The battle I speak of was not your conventional battle, but rather a food challenge – the “Big Fatty” challenge, at the Greek restaurant, My Big Fat Greek Gyro.

The franchise of My Big Fat Greek Gyro was founded by Michael Ference and Kathleen Kamouyerou-Ference, who both wanted to create a restaurant that specialized in serving authentic Greek food. With the original location having opened at McMurray, Pa. in 2005, the franchise expanded to four other locations in Wexford, Cranberry Township, White Oak and Mt. Lebanon, Pa.

The restaurant serves a variety of Greek sandwiches, salads, sides and desserts, but the restaurant’s specialty is – like the name suggests – the traditional gyro.

The sandwich’s base consists of a seasoned blend of ground lamb and beef, which is pressed together, cooked on a vertical broiler, and shaved into thin slices. Topped off with lettuce, tomatoes, onions and a creamy tzatziki sauce – a sauce that traditionally consists of strained yoghurt – the sandwich is served on a lightly grilled, hand-stretched pita.

The biggest item on the menu is the “Big Fatty” – a super-sized traditional gyro that weighs in at about 4.5 pounds, three of which, alone, consists of the meat.

If consumed within an hour, the winner gets the meal for free, as well as a T-shirt and their picture placed on the Wall of Fame by the entrance. Should the challenger fail, however, he or she gets their picture placed on the Wall of Shame by the restrooms, and has to pay $29, the cost of the meal.

Cranberry Township branch manager Evelyn Rinaman said the challenge was the brainchild of Ference and Kamouyerou, and has been a part of the company for several years.

Rinaman said during her time as manager of the Cranberry Township branch, the amount of people who successfully defeated the “Big Fatty” has so far been slim.

“I’ve been working in the business for two years, and have had many a challenger, but only one, so far, has succeeded at our store,” Rinaman said. “No one has ever completed the challenge since January of 2011.”

Only feeling a little intimidated by that bit of news, I had Rinaman describe the process of making the “Big Fatty.”

“[The “Big Fatty”] is the equivalent of about six or seven gyros,” she said, gesturing the approximate size, “so we take a pizza pan, we put it on a scale, measure it to zero, put three pitas on the pan and measure it back to zero.
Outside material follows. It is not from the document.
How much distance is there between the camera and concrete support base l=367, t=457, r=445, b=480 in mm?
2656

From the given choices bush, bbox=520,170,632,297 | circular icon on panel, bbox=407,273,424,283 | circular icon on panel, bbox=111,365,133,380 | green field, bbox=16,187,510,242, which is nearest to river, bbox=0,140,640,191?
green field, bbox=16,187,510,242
Then, we add meat until the scale reaches three pounds, and then we add on the rest of the toppings.”

Feeling confident at the time, I told her that I was ready for the challenge. But then, she handed me a waiver to sign.

By signing this waiver, I agreed to the terms that responsibility for my sickness, injury or death was not that of the restaurant’s, but my own.

Feeling like I had just made some sort of deal with the devil, I promptly took my seat and began to wait.

Several minutes later, the moment I was waiting for had come – the “Big Fatty” was placed before me.

My strategy was simple, yet visually disgusting – to disregard the use of the provided plastic silverware, attack the mountain of meat and toppings with my bare hands and eat at a quick and consistent pace, with intermittent pauses to sip water.

Deciding not to waste any more time, I grabbed a big handful of the meat and quickly took my first bite.

As I hastily grabbed handful after handful of meat and toppings, I wished to myself that I could slow down time so I could fully enjoy the rich, savory flavors of each bite.

Before I knew it, I had downed about a pound-and-a-half of the “Big Fatty” in 10 minutes. Things were looking good, and my audience was impressed as I kept pressing forward. It was then and there that I made my first mistake.

As I was off to a good start, I decided to slightly slow my pace so I could allow more time to chew each bite.

But it was by doing so that I began to take too long with chewing each bite.

The clock continued to tick, and I only continued to experience increased trouble with swallowing my bites. With my mouth tired of the same taste, I switched to one of the pitas and filled it with a good portion of the meat, and with 20 minutes left on the clock, I finished the first pita.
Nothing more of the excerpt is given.